LAPORAN PENDAHULUAN TYPOID LENGKAP

1.         PENGERTIAN
Demam thypoid merupakan suatu penyakit infeksi sistemik yang disebabkan oleh Salmonella thypi yang masih dijumpai secara luas di berbagai negara berkembang yang terutama terletak di daerah tropis dan subtropis. (Simanjuntak, 2009)
Demam thypoid (enteric fever) adalah penyakit infeksi akut yang biasanya  mengenai saluran  pencernaan dengan gejala demam yang lebih dari satu minggu, gangguan pada pencernaan, dan gangguan kesadaran. (Nursalam, 2005)
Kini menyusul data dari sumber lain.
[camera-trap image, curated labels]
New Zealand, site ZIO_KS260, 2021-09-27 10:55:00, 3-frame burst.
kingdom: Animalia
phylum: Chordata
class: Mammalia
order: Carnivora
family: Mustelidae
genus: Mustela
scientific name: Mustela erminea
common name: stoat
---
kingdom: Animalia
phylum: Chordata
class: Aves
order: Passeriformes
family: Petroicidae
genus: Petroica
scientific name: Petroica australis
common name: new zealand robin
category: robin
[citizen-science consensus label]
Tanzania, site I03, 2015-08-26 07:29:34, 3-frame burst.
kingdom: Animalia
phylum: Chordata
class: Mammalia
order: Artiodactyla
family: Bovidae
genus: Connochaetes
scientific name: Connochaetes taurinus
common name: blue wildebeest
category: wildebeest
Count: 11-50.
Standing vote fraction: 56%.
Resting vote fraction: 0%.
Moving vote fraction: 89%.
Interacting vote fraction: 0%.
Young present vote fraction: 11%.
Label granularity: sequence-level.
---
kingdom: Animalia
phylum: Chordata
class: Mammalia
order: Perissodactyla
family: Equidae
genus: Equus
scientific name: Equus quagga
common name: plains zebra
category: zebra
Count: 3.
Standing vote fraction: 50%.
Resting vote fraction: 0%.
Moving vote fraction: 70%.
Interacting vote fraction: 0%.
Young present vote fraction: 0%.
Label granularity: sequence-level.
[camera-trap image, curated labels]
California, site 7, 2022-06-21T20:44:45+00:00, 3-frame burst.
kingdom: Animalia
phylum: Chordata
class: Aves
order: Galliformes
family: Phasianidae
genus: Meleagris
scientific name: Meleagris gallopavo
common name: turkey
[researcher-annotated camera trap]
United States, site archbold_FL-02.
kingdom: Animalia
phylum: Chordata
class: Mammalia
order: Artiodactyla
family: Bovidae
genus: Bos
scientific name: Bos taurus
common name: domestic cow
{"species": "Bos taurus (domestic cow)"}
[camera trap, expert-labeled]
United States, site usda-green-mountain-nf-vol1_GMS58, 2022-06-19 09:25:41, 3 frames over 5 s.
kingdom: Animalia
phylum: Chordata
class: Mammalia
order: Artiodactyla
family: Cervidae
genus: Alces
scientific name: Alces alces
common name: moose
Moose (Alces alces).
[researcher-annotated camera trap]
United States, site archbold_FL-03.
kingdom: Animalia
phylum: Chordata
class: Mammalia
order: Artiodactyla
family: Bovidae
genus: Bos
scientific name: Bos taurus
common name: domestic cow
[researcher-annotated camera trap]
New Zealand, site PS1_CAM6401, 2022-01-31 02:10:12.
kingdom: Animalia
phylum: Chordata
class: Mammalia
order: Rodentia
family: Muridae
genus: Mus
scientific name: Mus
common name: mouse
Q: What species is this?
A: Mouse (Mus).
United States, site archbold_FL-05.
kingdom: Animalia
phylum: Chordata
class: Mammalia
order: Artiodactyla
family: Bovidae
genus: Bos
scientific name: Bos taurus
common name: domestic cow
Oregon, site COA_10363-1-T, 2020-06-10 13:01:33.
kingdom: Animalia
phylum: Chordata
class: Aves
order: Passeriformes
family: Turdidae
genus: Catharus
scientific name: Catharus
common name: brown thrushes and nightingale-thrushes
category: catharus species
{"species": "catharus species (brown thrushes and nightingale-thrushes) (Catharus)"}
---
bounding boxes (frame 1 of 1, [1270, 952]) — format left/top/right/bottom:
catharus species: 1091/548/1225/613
Demam thypoid  merupakan penyakit infeksi akut pada usus halus dengan gejala demam satu minggu atau lebih disertai gangguan pada saluran pencernaan dengan atau tanpa gangguan kesadaran. (Rampengan, 2007)
2.         ETIOLOGI
Etiologi demam thypoid adalah salmonella thypi (S.thypi) 90 % dan salmonella parathypi (S. Parathypi Adan B serta C). Bakteri ini berbentuk batang, gram negatif, mempunyai flagela, dapat hidup dalam air, sampah dan debu. Namun bakteri ini dapat mati dengan pemanasan suhu 600 selama 15-20 menit. Akibat infeksi oleh salmonella thypi, pasien membuat antibodi atau aglutinin yaitu :
a.     Aglutinin O (antigen somatik) yang dibuat karena rangsangan antigen O (berasal dari tubuh kuman).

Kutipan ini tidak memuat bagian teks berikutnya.